---------- ENTRIES ----------

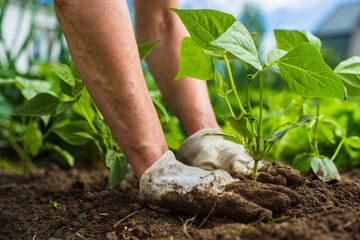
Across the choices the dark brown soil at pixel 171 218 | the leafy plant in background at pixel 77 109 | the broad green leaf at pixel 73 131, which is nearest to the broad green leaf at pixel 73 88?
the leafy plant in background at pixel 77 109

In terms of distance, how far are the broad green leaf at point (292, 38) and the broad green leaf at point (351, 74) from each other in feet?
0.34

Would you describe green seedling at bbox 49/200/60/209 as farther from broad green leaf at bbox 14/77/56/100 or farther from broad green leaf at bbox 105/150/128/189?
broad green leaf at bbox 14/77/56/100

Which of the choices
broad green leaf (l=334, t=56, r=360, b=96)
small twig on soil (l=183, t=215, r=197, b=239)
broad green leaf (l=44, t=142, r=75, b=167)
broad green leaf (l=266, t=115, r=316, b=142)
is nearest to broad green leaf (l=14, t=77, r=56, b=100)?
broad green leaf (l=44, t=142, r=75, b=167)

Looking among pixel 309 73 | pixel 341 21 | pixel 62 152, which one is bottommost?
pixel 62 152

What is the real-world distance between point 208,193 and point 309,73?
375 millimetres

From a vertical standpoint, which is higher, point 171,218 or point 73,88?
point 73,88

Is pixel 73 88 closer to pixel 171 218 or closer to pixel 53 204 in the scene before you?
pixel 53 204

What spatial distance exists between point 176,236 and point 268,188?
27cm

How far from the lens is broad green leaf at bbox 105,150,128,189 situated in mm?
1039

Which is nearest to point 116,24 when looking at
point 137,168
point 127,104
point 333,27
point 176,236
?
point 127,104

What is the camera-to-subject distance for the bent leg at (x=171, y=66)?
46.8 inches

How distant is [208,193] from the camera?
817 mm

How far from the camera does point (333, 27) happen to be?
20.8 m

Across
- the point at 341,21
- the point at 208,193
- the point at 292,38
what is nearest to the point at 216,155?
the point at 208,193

----------

▸ **WORK TO COMPLETE**
Reproduce the listing verbatim, from the line containing "What is the real-world" through the end of the listing, with both ends included.

▸ **EXERCISE ANSWER**
What is the real-world distance between point 208,193 and point 309,73?
375 millimetres

From a vertical standpoint, which is higher, point 171,218 or point 73,88?
point 73,88

Is pixel 73 88 closer to pixel 171 218 or closer to pixel 53 204 in the scene before you?
pixel 53 204

What spatial distance exists between point 176,236 and point 268,188?
27cm

How far from the lens is broad green leaf at bbox 105,150,128,189 situated in mm?
1039

Which is nearest to point 116,24 when looking at
point 137,168
point 127,104
point 333,27
point 176,236
?
point 127,104

What is the camera-to-subject distance for the bent leg at (x=171, y=66)?
46.8 inches

How distant is [208,193] from the camera?
817 mm

How far from the camera does point (333, 27) happen to be?
20.8 m

Across
- the point at 341,21
- the point at 208,193
- the point at 292,38
what is nearest to the point at 216,155?
the point at 208,193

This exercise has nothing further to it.